Flying colors or 'must do better'?
The Federal Reserve is set to publish the second stage of its bank stress tests results Thursday in a report that will signal whether the country's biggest lenders will be able to boost dividends, increase share buybacks or accelerate business investment.
The tests, devised by the Fed in the wake of the global financial crisis, are designed to both asses the ability of the country's 35 biggest banks to withstand a sharp economic slowdown and to gauge their broader earnings potential by approving or deny capital deployment and business plans submitted by management.
"Can large U.S. banks hand $170 billion to their shareholders in the next 12 months? Will a top European investment bank botch the first public stress test of its entire U.S. business?," wrote Hong Kong-based Hongta Securities. "While investors got hints during the first stage last week, the central bank has repeatedly found ways to surprise in past reviews of banks' risk management and proposed cash payouts."

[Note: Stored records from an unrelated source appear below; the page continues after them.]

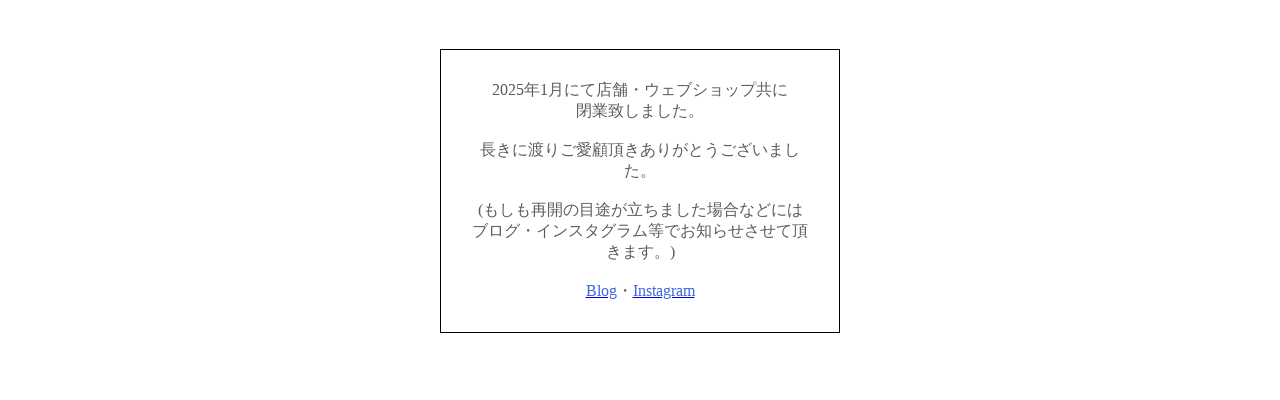

--- FILE ---
content_type: text/html; charset=EUC-JP
request_url: https://illminate.shop-pro.jp/?mode=grp&gid=164855&sort=p
body_size: 578
content:
<!DOCTYPE html PUBLIC "-//W3C//DTD XHTML 1.0 Transitional//EN" "http://www.w3.org/TR/xhtml1/DTD/xhtml1-transitional.dtd">
<html xmlns="http://www.w3.org/1999/xhtml" xml:lang="ja" lang="ja" dir="ltr">
<head>
<meta http-equiv="content-type" content="text/html; charset=euc-jp" />
<link rel="alternate" media="handheld" type="text/html" href="https://illminate.shop-pro.jp/" />
</head>
<body>
				<style>
				<!--

				.ERR_BOX {
					border: 1px solid #000000;
					background-color: #FFFFFF;
					margin: 5px;
					padding: 8px;
					width: 400px;
				}
				.ERR_FONT {
					color: #5c5c5c;
					font-size: 16px;
					padding: 20px;
					text-align: center;
				}
				.ERR_LINK {
					color: #5c5c5c;
					text-decoration: none;
				}
				//-->
				</style>

				<br><br>

				<div align="center">
					<table class="ERR_BOX"><tr><td class="ERR_FONT">2025年1月にて店舗・ウェブショップ共に<BR>閉業致しました。<BR><br />
長きに渡りご愛顧頂きありがとうございました。<BR><br />
(もしも再開の目途が立ちました場合などには ブログ・インスタグラム等でお知らせさせて頂きます。)<BR><br />
<a href="https://illminateblo.blogspot.com/2025/01/blog-post_19.html"><span style="color:#4169e1">Blog</span></a>・<a href="https://www.instagram.com/illminate/"><span style="color:#4169e1">Instagram</span></a><br />
</td></tr></table>
				</div>
			</body></html>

However, despite clearing the first hurdle of the Fed's two-part tests last week, U.S. banking stocks have notably under-performed the broader market of late, with the S&P 500 Financials index falling for the past 13 sessions and giving back 3.4% over the past week alone.
Citigroup (C) , one of the banks expected to win approval for increased payouts, was marked 1.65% higher and changing hands at $66.44 each by mid-day in New York Thursday while rival Bank of America Corp. (BAC) was seen 1.49% to the upside at $28.66. Warren Buffett-backed Wells Fargo & Co (WFC) edged 0.3% while Goldman Sachs (GS) was seen 1.31% to the good at $223.09. JPMorgan Chase & Co. (JPM) shares were seen 1.33% higher at $104.61.
Bank stocks could be caught in the broader global equity market concern of slowing economic growth and, by extension, a looser approach to monetary policy from the world's major central banks, both of which would blunt the ability for banks to improve lending margins and increase profitability.
U.S. Treasury bond markets have reflected a portion of that concern as the so-called yield curve 'flattens' in the face of weaker economic growth prospects. That flattening, which describes the difference between short and longer-term government borrowing costs, has narrowed the gap between 2-year and 10-year note yields to just 32 basis points, the smallest since 2007.
Last week the Fed said that all 35 of the banks it monitors passed the first phase of the test, which showed that the $800 billion in capital they've collectively added to their balance sheets would be more than enough to absorb the estimated $578 billion in losses that would stem from a global recession and a spike in unemployment that would take the U.S. jobless rate to 10%.
"Despite a tough scenario and other factors that affected this year's test, the capital levels of the firms after the hypothetical severe global recession are higher than the actual capital levels of large banks in the years leading up to the most recent recession," said Fed vice chairman Randal Quarles.
One bank that may not emerge victorious from the Fed's second assessment, however, is Deutsche Bank AG (DB) , whose shares remain within touching distance of yesterday's all-time low amid concerns for both its financial health and the broader turnaround plans of new CEO Christian Sewing.
Deutsche Bank shares were marked 0.4% lower at €9.01 each by mid-day in Frankfurt, taking their year-to-date decline past 43%.
"Deutsche Bank may have difficulties with the second part of the stress test as the bank has failed the test in the past," ING analysts wrote Thursday. "In addition, in June the Fed added it to a list of "troubled lenders" warranting special monitoring according to press, a hint that the problems have not yet been fixed. A failure in the test would be a credit negative but it has been to a large extent already priced in in the form of wider spreads in our view."